C’était ce que j’avais compris, ce ne sont pas les « représentants » de dieu,
ils ne font qu’interprêter les textes pour des situations contemporaines.
Ceci dit, si vous avez visiblement un certain recul par rapport à leur
rôle, il n’en est pas de même pour tous les croyants.
Chez les chrétiens que je connais, comme chez tous les croyants,
la peur d’être puni en enfer existe toujours. (Même des réincarnistes prétendre qu’on
est puni en se réincarnant dans un caillou)
Le « conseil » est souvent considéré plutôt comme un ordre.
Ca, c’est la critique de la pratique.
Dans le principe, c’est la moralisation de chaque chose et
cette omniprésence des ordres religieux qui prétendent définir la morale
que je critique : la morale n’a plus de sens si elle a pour source un impératif extérieur.
Je parle d’impératif car ce « conseil » auprès des ulémas (ou des prêtres, etc) a un rapport avec le sacré,
Leur « conseil » n’a pas la même valeur que celui qu’on prendrait auprès d’un ami, qui est notre égal, mais
d’une instance supérieure.
Sur le choix, oui, il est évident qu’au final, le choix de nos actes nous appartient
toujours.
Choisir de laisser quelqu’un d’autre décider pour soi même, c’est encore faire un
choix. Je voulais dire qu’il y a une certaine hypocritie de compter sur un texte,
un guide spirituel ou un « oracle » quelconque pour prendre une décision, on se donne ainsi
l’illusion d’échapper à la responsabilité de ses choix.
Je précise ma pensée :
Il est biensûr légitime de chercher des conseils. Dans le cas d’une opération esthétique, il serait judicieux d’avoir des avis médicaux et/ou psychologiques, ces démarches sont diffèrents par rapport à des conseils demandés auprès des religieux car :
1 : les religieux ne sont pas souvent spécialistes dans le domaine en question.

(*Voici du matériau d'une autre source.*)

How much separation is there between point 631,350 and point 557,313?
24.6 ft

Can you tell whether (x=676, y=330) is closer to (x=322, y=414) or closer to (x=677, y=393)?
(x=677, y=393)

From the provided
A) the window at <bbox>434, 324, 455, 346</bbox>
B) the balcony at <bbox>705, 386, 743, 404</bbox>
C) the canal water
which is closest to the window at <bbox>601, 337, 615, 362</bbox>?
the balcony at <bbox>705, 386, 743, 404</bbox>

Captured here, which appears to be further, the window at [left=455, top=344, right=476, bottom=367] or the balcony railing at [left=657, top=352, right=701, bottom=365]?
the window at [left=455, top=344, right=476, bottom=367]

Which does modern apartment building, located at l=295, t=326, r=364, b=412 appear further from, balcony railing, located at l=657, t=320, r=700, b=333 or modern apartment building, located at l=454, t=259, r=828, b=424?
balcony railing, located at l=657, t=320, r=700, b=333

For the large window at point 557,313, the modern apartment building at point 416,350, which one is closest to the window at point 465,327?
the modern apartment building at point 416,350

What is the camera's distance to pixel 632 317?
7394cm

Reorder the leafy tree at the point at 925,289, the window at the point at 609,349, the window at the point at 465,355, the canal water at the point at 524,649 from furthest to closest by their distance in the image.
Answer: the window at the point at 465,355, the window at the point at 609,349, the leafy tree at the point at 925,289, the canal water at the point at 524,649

2 : la base de la réflexion est la foi, donc quelque chose d’irrationnelle et/ou les textes qui datent de plusieurs siècles.
Entre nous, je ne voudrais pas être à la place de ces « ulémas », non seulement il faut statuer sur toutes sortes de choses, de la plus anodines au plus gravesn mais en plus, c’est une lourde responsabilité de décider pour les autres !

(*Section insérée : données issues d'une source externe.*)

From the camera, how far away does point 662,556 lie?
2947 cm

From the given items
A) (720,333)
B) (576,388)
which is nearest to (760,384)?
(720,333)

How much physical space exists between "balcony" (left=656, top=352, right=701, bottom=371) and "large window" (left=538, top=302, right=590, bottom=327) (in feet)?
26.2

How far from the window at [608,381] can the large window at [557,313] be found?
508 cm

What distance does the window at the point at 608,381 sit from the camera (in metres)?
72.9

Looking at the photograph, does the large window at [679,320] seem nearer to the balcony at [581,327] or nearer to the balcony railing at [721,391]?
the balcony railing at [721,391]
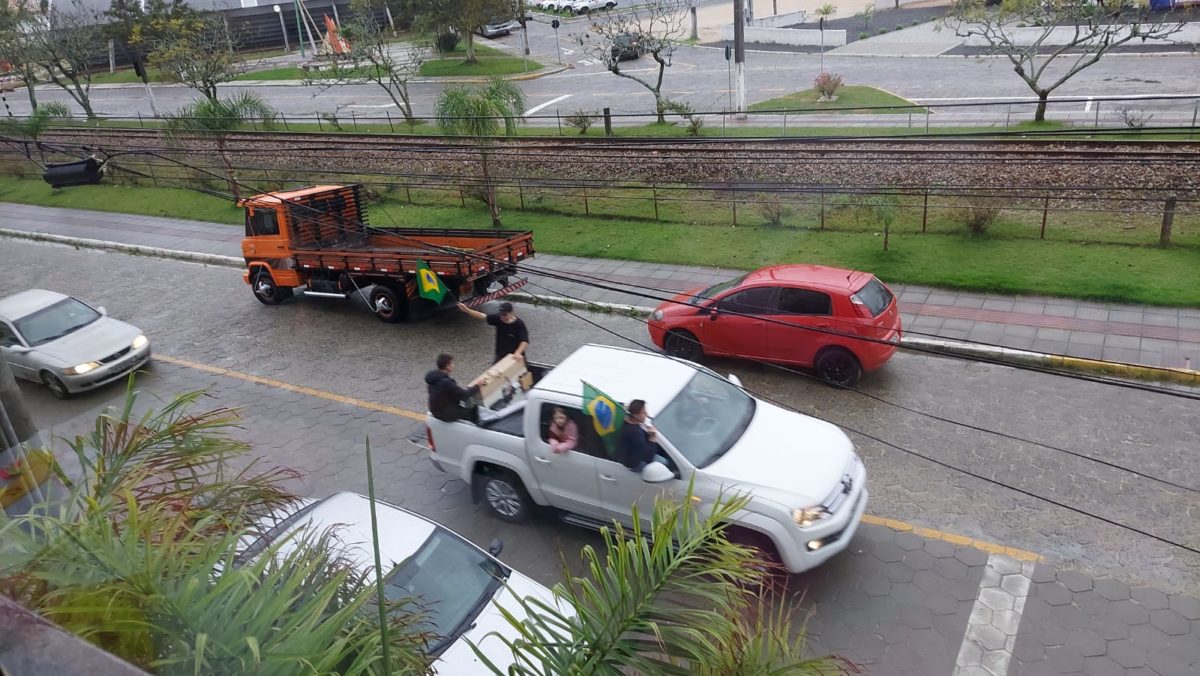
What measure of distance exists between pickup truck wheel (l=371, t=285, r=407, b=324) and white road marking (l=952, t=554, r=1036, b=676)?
34.2 feet

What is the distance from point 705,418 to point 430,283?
282 inches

J’espère enfin que mes positions ne vous froissent pas, ce n’est pas mon intention.
« Pour les exemples que je vous ai donné personnellement je trouve que ça n’a rien d’absurde, ils se sont probablement basés sur le fait que Dieu refuse que l’on modifie notre apparence si ce n’est pas nécessaire. »
Oui, ici, ils n’ont rien d’absurde mais c’est le principe même de tout « moraliser » qui me gêne, ce principe infantilise les croyants et culpabilisent ceux qui ne seraient pas d’accord. (On le constate dans l’article)
Je ne suis pas croyant mais je pense que si dieu existe et qu’il nous a donné la faculté de réfléchir, d’être rationnel et le libre arbitre, il aurait sans doute voulu que chacun en use et que chacun prenne la responsabilité de ses propres choix et actes. Obéir à des « guides » en se basant uniquement sur la foi et non la réflexion, c’est non seulement abandonner une part de sa liberté mais aussi une façon de déporter la responsabilité sur le « guide ».
Les derniers interdits (sur la chirurgie esthétique par ex) dont vous parlez ont été décrétés récemment je suppose.
Qui les a décrétés ? Il y a une volonté de régir le moindre fait et geste des gens, ça me semble tout simplement totalitaire, sans vouloir vous offenser.